The answer isn’t to go to the other extreme and become a slacker. It’s to recognize that you want to be the best you can be, not the best that others can be.
Here are some tips on how to get out from under impossible expectations and pivot toward your authentic best:
Identify expectations: What are you trying to live up to? Why are you trying to live up to them in the first place? Where did these expectations come from, you, others or society?
Evaluate expectations: Are these expectations realistic and attainable for you? What assumptions are they based on? Are these assumptions truthful and fair?
Give up comparing: Comparison is the end of authenticity. Trust your uniqueness, both in your strengths and limitations. The secret to a fulfilling life is doing the best with what you have, not with what others have.
Set realistic goals: Instead of overwhelming yourself with impossible expectations, underwhelm yourself with realistic ones. Give yourself the gift of attainable goals broken down into smaller, achievable steps to work towards. Make it easier to win.
Have compassion for yourself: Accept your limitations lightly. Who said you had to be good or great at everything? Focus on what you do well. Most likely, it’s what gives you the most joy and satisfaction anyway.
Take care of yourself: Nobody can be their personal best without time to rest, relax and recharge. Do things you enjoy and maintain your health as much as you can.
Lean on others: No one can do anything alone for too long. Get support from friends, family or professionals. Talking with people you trust is a great way to gain perspective and find solutions.
Letting go of impossible expectations is the best thing I ever did, but it’s an ongoing battle. I still have to fight the urge to defy my limitations. I use the rocking chair perspective, thinking about when I’m an old lady in a rocking chair on my front porch at the sunset of my life.

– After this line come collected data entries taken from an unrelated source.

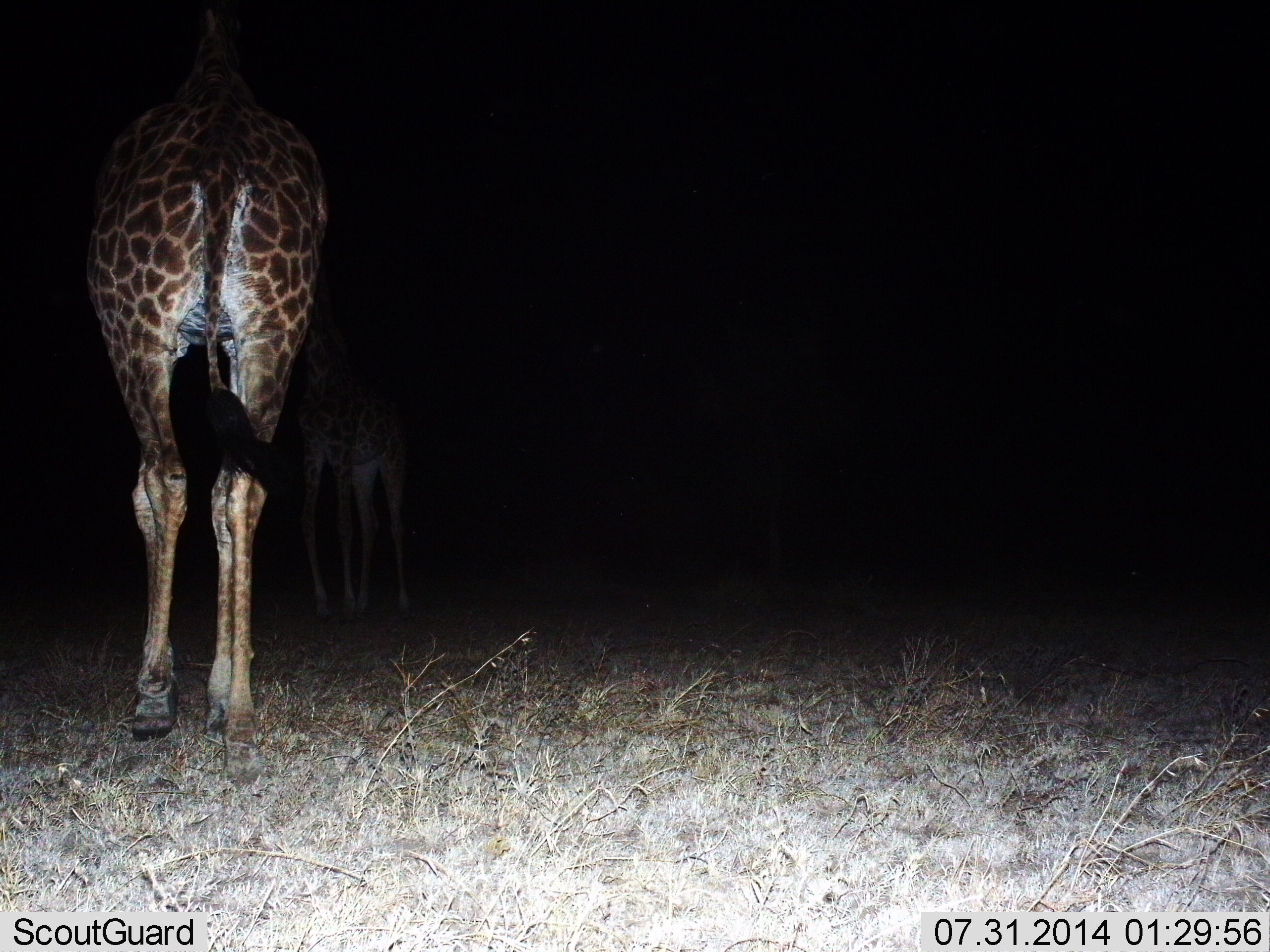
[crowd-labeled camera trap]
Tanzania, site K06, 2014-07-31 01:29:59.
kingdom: Animalia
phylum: Chordata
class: Mammalia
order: Artiodactyla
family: Giraffidae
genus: Giraffa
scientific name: Giraffa camelopardalis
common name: giraffe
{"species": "giraffe (Giraffa camelopardalis)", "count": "2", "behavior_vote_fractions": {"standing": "90%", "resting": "0%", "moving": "10%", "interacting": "0%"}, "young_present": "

How much will I care about how excellent or perfect I was? I won’t care at all. I will care about the people I loved, the challenges I overcame and the difference I made. You know, real meaty and meaningful things.
What will you care about?
You only have so much time in a lifetime. Be careful about how you spend it. If impossible expectations are getting in the way of your authentic best, maybe now is a good time to get real and let them go.
Til next week,
Jo-Aynne Von Born, READYSETMORE
Work Your Authentic Genius.
Flourish with your own intelligence!
- What’s the most unrealistic expectation you’ve ever had for yourself?
- If you let it go, how did it feel? Were things better or worse?
- If you haven’t let it go, what’s the worst that could happen if you did? Would that worst-case scenario be worth the gains?